Tidymodels Case Weights

michaelgloven · March 10, 2024, 3:50am

I'm trying to use case weights (importance) and get an error during resampling (res) which I cannot resolve:

→ A | error: Can't subset columns with case_wts.
case_wts must be numeric or character, not a <hardhat_importance_weights/hardhat_case_weights/vctrs_vctr> object.
There were issues with some computations A: x9
Warning: All models failed. Run show_notes(.Last.tune.result) for more information.

Any guidance is appreciated

library(tidyverse)
library(tidymodels)
library(yardstick)

y1  <- c("T", "T", "T", "T", "T", "T", "F", "F", "F", "T")
y2  <- c("A", "B", "A", "B", "A", "B", "A", "B", "C", "D")
x3  <- c(1, 2, 3, 4, 5, 6, 7, 8, 9, 10)
x4  <- c(1, 2, 3, 4, 5, 6, 7, 8, 9, 10)
x5  <- c(1, 2, 3, 4, 5, 6, 7, 8, 9, 10)
wts <- c(1,1,1,1,1,1,.1,.1,.1,1)
d   <- data.frame(y1, y2, x3, x4, x5, wts)

case_wts <- importance_weights(as.numeric(d$wts))

rec <- recipe(y1~., data = d) %>%                                      
      step_dummy(all_nominal_predictors(), one_hot = T, trained = F, skip = F) %>%
      step_center(all_numeric_predictors(), skip = F) %>%
      step_scale(all_numeric_predictors(), skip = F)

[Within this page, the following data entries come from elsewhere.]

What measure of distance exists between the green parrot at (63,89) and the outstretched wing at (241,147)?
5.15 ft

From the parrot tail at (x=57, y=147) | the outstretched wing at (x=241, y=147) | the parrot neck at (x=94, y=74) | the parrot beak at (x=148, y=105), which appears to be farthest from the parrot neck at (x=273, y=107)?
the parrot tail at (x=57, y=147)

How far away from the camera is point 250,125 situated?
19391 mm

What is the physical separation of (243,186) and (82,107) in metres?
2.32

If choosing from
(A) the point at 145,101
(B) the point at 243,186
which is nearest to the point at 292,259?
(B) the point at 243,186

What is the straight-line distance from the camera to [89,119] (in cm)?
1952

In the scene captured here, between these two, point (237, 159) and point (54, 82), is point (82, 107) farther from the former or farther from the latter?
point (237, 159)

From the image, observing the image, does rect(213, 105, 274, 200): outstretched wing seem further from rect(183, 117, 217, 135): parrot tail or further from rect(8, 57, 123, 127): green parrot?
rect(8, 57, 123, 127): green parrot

spec <- boost_tree() %>% set_mode("classification") %>% set_engine("xgboost")

param_mod   <- tunable(spec) %>% filter(component_id == "main") %>% pull(name)
param_mod1  <- param_mod[! param_mod %in% c("learn_rate", "mtry" , "min_n" , "loss_reduction" ,"sample_size" , "stop_iter" )]  
param_tune <- purrr::map(param_mod, ~ set_names(list(tune()), .x)) %>% reduce(c)

update_spec  <- spec %>% update(param_tune)                
p            <- extract_parameter_set_dials(update_spec)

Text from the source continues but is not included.